Pocos períodos de la historia resultan tan
fascinantes como aquel al que se ha llamado la «Era de los
Descubrimientos» y que abarca aproximadamente desde la segunda mitad del
siglo XV hasta la primera mitad del siglo XVIII, coincidiendo casi
plenamente con lo que en Historia se conoce como Edad Moderna. Se trata
de un período caracterizado, en efecto, por los descubrimientos
geográficos y los subsecuentes hallazgos científicos y culturales, y
animado por las descripciones literarias y plásticas de aquellos otros
mundos extraordinarios, en los que civilizaciones extrañas y animales
maravillosos coexistían en climas a veces crueles, a veces paradisíacos.
Aquella era fraguó el pleno sentido de lo exótico.
El estudio del mundo natural constituye un
capítulo crucial de esta fase histórica. Esos trescientos años que
vieron el desarrollo vertiginoso de la cartografía fueron testigos
también de una expansión de los conocimientos sobre la naturaleza que
llenó el arte de bestias y plantas desconocidas hasta entonces y
conllevó el perfeccionamiento en la representación de la anatomía humana
y animal. Esta sería la edad de oro de la fitología, marcada por la
propagación de especies exóticas en los jardines botánicos. Pero los
descubrimientos naturales más asombrosos derivarían del mundo fáunico.

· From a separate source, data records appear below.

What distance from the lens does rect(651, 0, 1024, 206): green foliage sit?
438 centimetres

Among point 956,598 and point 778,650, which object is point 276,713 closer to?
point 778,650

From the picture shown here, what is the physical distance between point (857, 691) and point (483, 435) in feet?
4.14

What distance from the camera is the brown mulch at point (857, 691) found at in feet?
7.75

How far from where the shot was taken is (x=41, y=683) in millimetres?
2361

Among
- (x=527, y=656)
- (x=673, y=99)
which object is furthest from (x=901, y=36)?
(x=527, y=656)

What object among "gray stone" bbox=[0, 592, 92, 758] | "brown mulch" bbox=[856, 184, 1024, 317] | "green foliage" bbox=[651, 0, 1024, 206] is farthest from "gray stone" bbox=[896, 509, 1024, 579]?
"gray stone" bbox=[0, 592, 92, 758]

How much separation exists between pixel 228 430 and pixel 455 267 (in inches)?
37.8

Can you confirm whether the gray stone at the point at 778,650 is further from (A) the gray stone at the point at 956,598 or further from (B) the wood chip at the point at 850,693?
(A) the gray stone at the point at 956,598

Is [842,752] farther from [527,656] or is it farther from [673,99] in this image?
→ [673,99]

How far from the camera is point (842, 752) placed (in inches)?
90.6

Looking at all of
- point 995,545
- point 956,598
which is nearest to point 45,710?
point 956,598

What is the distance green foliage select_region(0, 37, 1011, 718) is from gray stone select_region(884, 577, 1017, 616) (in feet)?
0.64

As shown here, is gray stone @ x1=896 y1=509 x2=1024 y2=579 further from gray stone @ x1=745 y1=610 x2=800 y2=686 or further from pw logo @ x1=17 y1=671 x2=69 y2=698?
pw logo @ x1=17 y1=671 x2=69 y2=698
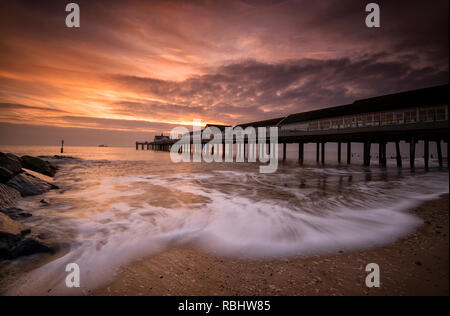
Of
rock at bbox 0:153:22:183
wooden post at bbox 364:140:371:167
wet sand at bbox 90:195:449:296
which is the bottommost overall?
wet sand at bbox 90:195:449:296

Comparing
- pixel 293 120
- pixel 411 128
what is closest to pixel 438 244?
pixel 411 128

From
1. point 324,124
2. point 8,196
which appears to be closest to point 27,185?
point 8,196

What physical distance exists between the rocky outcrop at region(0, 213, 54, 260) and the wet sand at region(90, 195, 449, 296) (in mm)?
2086

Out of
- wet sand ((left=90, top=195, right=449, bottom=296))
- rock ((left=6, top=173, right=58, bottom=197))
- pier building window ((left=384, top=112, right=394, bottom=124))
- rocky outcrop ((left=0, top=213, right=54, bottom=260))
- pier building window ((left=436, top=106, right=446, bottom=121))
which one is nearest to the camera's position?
wet sand ((left=90, top=195, right=449, bottom=296))

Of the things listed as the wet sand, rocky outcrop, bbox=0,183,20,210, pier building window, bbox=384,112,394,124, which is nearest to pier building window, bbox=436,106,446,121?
pier building window, bbox=384,112,394,124

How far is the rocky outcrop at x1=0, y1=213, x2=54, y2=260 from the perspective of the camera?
3564mm

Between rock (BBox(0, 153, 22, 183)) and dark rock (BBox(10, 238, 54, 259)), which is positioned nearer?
dark rock (BBox(10, 238, 54, 259))

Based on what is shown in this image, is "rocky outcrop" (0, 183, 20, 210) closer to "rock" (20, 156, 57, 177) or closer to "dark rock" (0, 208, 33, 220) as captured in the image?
"dark rock" (0, 208, 33, 220)

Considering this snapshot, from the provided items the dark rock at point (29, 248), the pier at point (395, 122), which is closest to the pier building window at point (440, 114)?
the pier at point (395, 122)

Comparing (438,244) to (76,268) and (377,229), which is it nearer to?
(377,229)

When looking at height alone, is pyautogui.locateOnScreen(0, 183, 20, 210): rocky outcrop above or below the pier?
below

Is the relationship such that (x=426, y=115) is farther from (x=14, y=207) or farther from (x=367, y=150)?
(x=14, y=207)

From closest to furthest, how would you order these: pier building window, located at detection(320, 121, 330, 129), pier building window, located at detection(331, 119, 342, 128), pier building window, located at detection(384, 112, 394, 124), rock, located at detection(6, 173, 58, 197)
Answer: rock, located at detection(6, 173, 58, 197) → pier building window, located at detection(384, 112, 394, 124) → pier building window, located at detection(331, 119, 342, 128) → pier building window, located at detection(320, 121, 330, 129)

El nuevo espíritu cientifista de la Edad Moderna
desterró la interpretación simbólica del mundo natural cultivada
durante el Medioevo. Plantas y animales comenzaron a ser observados y
retratados con un afán de objetividad que irá desplazando las
figuraciones fantasiosas a favor de la descripción rigurosa. No
obstante, el universo de los animales exóticos, el más fértil en
términos plásticos, esencial en la iconografía de la creación del mundo y
muy apropiado para adornar escenas mitológicas, todavía deparará
representaciones basadas en descripciones o en otras imágenes, dada la
dificultad para observar de forma directa determinadas especies.
El incremento de las incursiones europeas en
otros continentes ofreció la oportunidad de observar en vivo las
caprichosas bestias descritas con vehemencia por los viajeros de
centurias pasadas. En efecto, al comercio de piedras y metales
preciosos, de sedas, porcelanas y especias, se añadió el de esclavos y
especies exóticas, que pasaron a engrosar la lista de los bienes
suntuarios que justificaban aquellas arriesgadas travesías.
Por otra parte, el espíritu renacentista inspiró
a los poderosos el interés por la ciencia y les llevó a cultivar
notables colecciones de plantas, animales y minerales. Las muestras
zoológicas animaban los gabinetes de curiosidades de nobles y
tonsurados, pero era en las colecciones de animales salvajes vivos -que
ya habían existido en el mundo antiguo y que en Europa reaparecieron
durante la alta Edad Media - donde se alojaban los más preciados
ejemplares importados de lejanas latitudes para el solaz de reyes y
príncipes y para el beneplácito de los artistas, que gracias a estas
«casas de fieras» podían estudiar del natural especímenes deslumbrantes
de la fauna exótica. La ménagerie de Luis XIV, construida por
Le Vau entre 1662 y 1669, inauguraría el modelo de casa de fieras
barroca, plena expresión del poder y el fausto del monarca francés.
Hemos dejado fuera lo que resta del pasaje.